WHAT IT'S ABOUT This sitcom centers on Charlotte Payne (Sophie Winkleman), one of five friends living in New York. The show's structure is a bit like "How I Met Your Mother" with the debut episode beginning with Charlotte meeting a dating counselor (Michael Benjamin Washington), who asks her to answer 100 questions, one at the start of each episode. He suggests that in the end, she'll find a soul mate. She hesitates.

"When your dad has four ex-soul mates and your mom has three, it does make you question the whole concept," Charlotte says.

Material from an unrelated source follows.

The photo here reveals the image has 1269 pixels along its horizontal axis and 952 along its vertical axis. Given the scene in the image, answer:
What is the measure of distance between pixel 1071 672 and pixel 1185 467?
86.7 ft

The first question takes Charlotte back to why she's using a dating service. At a Yankees game, Rick (guest star Joe Manganiello), the guy she's been dating for three months, proposes marriage. Charlotte says no. The proposal is broadcast on the stadium's JumboTron, and then the diss gets posted to YouTube, and Charlotte acquires a nasty nickname, "the Yankee (rhymes-with-witch)." Her friends rally around and play assorted games, while the guys challenge one another to come up with pickup lines. Sincere, uncool Mike (Chris Moynihan, who also created "100 Questions") fails at every turn, while smooth-talking Wayne (David Walton, "quarterlife") makes the women melt.

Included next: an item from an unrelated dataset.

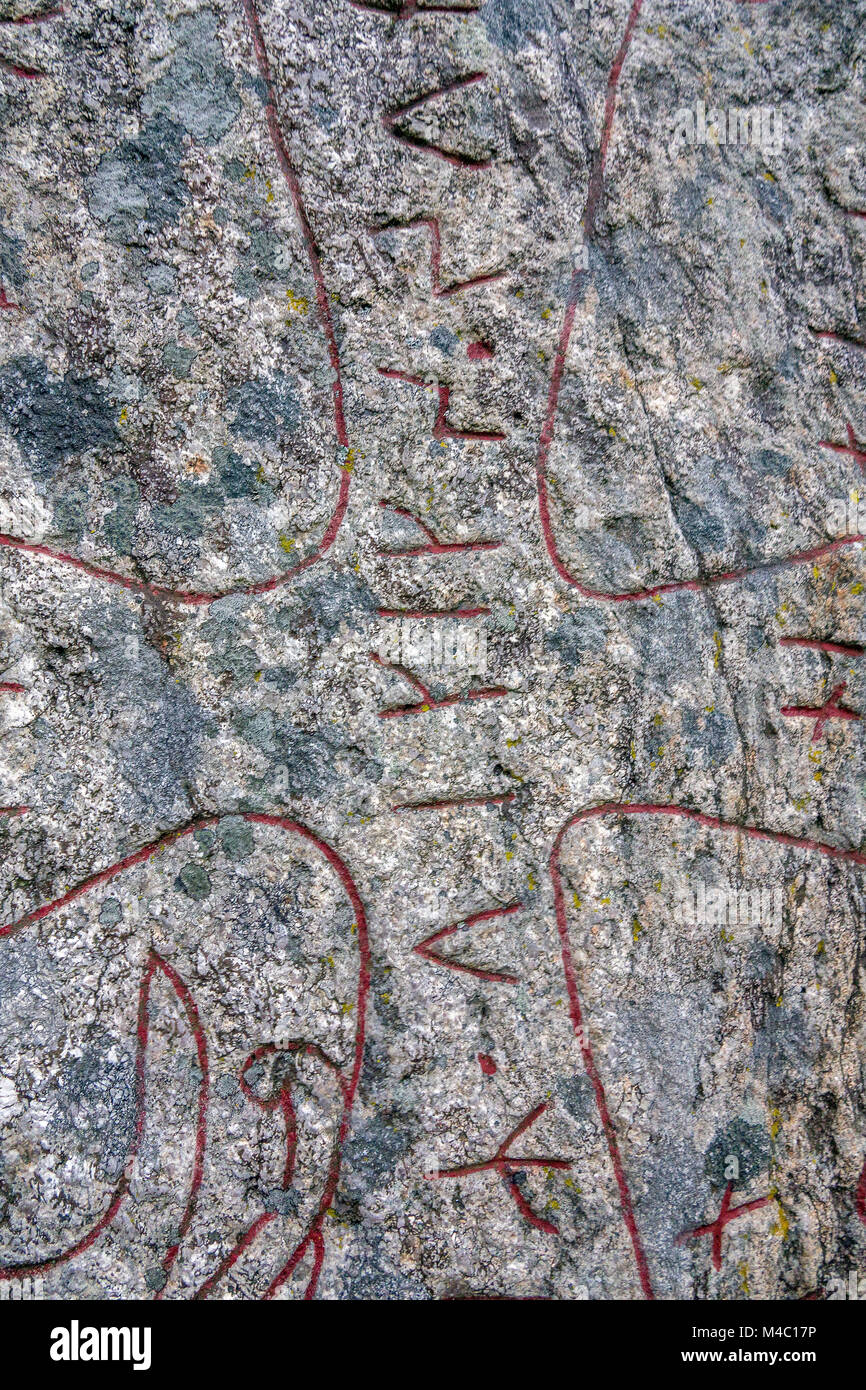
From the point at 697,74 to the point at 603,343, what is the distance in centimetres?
80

MY SAY Like ABC's recent "Romantically Challenged," "100 Questions" fails to distinguish its characters much in its initial outing.

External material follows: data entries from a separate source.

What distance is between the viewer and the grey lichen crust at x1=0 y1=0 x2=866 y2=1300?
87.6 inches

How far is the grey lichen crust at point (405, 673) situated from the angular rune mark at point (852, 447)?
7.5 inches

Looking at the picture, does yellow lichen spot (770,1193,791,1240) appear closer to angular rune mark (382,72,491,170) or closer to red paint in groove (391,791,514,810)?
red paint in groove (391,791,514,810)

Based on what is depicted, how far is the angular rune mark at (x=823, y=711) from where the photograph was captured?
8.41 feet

There's the usual rudimentary types: romance-minded lead, cool guy, not-so-hip guy, blond wisecracker (Collette Wolfe) and less-secure friend (Smith Cho).

They're a bland bunch of characters who say mildly amusing things - there's a pretty good riff on Mary Poppins - in occasionally funny situations, but in the end, "100 Questions" does not cry out to be added to any DVR lineup.

BOTTOM LINE NBC is right to burn off this show during the low-viewing months of summer.